Exhibition

Celebrate Beltane with Bianca Bondi | Exhibition Au-delà

This new work by Bianca Bondi - produced in our workshop - blurs the line between the living and the non-living, the visible and the invisible, the seasons of dormancy and fertility of the Earth. It brings together all kinds of beliefs and rituals in the same environment. There are occult, alchemical and divinatory elements associated with pagan fertility and purification rituals. Indeed, the work refers to Beltane, the festival of the first of May in Celtic ancestral tradition that marks the beginning of the pastoral season and the end of the 'dark' season.

Bianca Bondi's multidisciplinary practice involves the activation or elevation of mundane objects through the use of chemical reactions and often develops in relation to the site within which she works.

The materials she works with are chosen for their potential for transformation or their intrinsic properties, highlighting the interconnectedness of things in the world, their transience, and revealing the cycles of life and death. 

Her work has been exhibited at Lafayette Anticipations (2023); Fondation Louis Vuitton (2021); Fondation Carmignac, Porquerolles (2021); Casino Luxembourg (2020); Pera Museum, Istanbul (2020); BOZAR, Brussels, (2019), and in the Biennales de Lyon 2019, Busan 2020, and Thailand 2021.

Transcript

Hello, I’m Bianca Bondi, I’m a South African artist based in Paris. 

I do celebrate Beltane. I actually used to have a coven in Paris, and that was really lovely, we would celebrate together, and I find it so much nicer to have a community. Unfortunately, that kind of ​​disintegrated over time, so I’m looking for a new coven if anyone is offering. 

So Beltane is a celebration very similar to Halloween. It's actually the opposite. We know that at Halloween the veil between the livings and the deads is at its finest, it’s a time of darkness, while Beltane is coming into the light, so it’s also the moment the veil is the finest but you ripped what you sewed at Halloween so it’s when everything is coming towards the light, it’s really a celebration of regenerative energy, of the bond of the sun. It’s a festival that is celebrated on the first of may. 

So the symbolism of the material used is quite vast but the materials are very simple. You have salt, which in this instance, is most important for protection and making sure we have a very pure energy. We have the burned wood, which is a false acacia tree, and then we have the quartz. The quartz is probably the most essential in this piece because I really like this idea of harvesting energy that comes from within the ground, something that is born of oxygen and silica, or breaths from a thousand years ago and that has been born in obscurity but that has been lifted up into that sort celestial energy. We also have thistle flowers which appear menacing but are also very protective, we have these bowls, which contrary to the crystal of quartz, you have the newest crystals being born, the salt crystals. I like this contrast between ancient and new energies. The bowls are actually made of a special liquid which is salt water, and they have milk of a first born son, along with other ingredients made in the light of a full moon. What else do we have ? I think that’s about it. That's essential. 

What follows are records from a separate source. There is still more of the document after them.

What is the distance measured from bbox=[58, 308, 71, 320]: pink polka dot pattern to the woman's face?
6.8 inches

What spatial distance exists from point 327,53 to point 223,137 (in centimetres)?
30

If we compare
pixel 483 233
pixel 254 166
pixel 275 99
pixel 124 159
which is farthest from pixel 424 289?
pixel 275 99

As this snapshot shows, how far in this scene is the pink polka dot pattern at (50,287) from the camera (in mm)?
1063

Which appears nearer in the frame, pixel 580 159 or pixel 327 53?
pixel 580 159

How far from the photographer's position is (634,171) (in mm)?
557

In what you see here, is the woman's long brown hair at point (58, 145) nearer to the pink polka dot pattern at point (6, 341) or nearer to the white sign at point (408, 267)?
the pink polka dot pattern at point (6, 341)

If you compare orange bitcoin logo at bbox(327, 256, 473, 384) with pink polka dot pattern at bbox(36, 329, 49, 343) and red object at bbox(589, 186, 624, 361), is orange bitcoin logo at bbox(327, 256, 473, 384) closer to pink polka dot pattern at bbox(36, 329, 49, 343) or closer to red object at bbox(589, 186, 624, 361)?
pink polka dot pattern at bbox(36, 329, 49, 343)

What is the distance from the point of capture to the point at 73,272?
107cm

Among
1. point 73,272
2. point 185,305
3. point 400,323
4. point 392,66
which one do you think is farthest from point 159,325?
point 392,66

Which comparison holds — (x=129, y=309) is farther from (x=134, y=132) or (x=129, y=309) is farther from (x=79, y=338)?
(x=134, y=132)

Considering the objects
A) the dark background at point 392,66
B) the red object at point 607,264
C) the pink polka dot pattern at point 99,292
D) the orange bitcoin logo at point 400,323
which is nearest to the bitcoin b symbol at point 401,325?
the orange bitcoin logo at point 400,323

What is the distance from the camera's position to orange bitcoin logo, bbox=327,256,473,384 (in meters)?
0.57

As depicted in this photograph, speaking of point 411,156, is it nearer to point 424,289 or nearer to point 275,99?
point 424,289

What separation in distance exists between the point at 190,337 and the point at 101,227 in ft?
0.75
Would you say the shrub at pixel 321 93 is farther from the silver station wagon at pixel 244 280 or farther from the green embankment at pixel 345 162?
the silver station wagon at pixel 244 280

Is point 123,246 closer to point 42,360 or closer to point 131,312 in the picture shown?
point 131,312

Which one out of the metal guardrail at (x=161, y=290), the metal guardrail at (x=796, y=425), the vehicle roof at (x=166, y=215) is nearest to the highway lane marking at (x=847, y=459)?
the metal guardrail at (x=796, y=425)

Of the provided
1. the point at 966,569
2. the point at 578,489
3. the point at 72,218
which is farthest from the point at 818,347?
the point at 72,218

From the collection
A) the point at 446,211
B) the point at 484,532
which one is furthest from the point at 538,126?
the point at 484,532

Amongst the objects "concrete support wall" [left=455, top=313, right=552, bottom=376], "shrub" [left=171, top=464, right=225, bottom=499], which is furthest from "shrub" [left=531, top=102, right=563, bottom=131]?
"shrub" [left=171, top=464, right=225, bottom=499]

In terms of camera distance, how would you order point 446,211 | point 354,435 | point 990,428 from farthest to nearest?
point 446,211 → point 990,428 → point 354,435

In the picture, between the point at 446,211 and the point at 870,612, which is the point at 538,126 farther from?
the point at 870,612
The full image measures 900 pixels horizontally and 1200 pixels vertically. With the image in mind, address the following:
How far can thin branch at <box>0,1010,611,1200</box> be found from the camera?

So this idea of crystallization in my practice is a way of really connecting with the space, because I usually work with the elements that are liquid at the start of a show, and then the crystal transforms throughout. And what I appreciate is that this means the crystals are forming with the air of the space in which it is so it’s really a unification of the unseen, the invisible, in the space where the work is to be completed. I like the idea that a work is moist at the beginning and as time goes align the meaning and the energy of the work is near the completion and it’s really completed with the presence of the spectators, the warmth, the quality of the air, all these sorts of things.